■ EXTRACT ■
-------
Anna has two days left of not hearing before we activate her cochlear implants. We have five days left before we move out of our house for the start of fishing season. As I sort through toys and make piles of what should go to charity and what should come with us and what should go in the basement and what should stay available to our renters' two-year-old, I find I am also sorting everything into what makes sound and what doesn't. In fact, this is how my brain has been sorting our existence since we found out Anna was deaf. In the "save" pile, I've set aside the toys that became annoying in Zaley's baby years, and have been turned to OFF for the last 10 months. (As soon as Anna failed her hearing test when she was one day old, I didn't want to hear any of them). Now, I'm testing them all, switching them to ON, and finding I could still sing the tunes on just about every electronic walker, baby cell phone, and music box buried in our bins. I wonder now, with new appreciation for any kind of aural emission, which songs are pretty. Which ones would even a baby find redundant and tinny?
-------
■ RECORDED INFORMATION ■

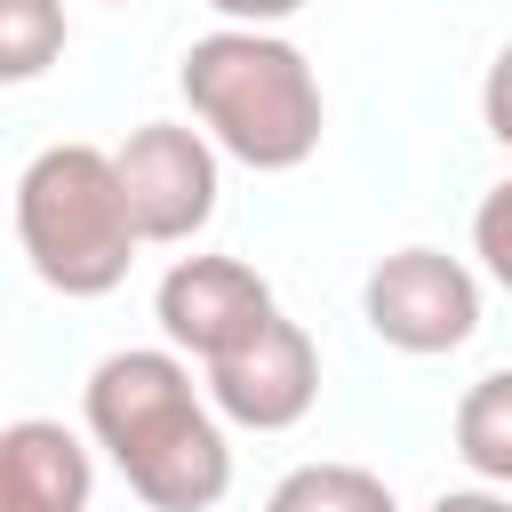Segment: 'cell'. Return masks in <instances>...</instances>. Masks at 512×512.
-------
■ EXERCISE AIM ■
Please decide whether each statement below agrees with the essay above, answering yes or no and quoting the words of the essay that decide it.
1. Anna failed her hearing test when she was one day old.
2. The family has two days left before moving out of their house.
3. The noisy toys in the "save" pile had been switched off for the last 10 months.

■ EXERCISE RESPONSE ■
1. Yes: "As soon as Anna failed her hearing test when she was one day old"
2. No: "We have five days left before we move out of our house"
3. Yes: "have been turned to OFF for the last 10 months"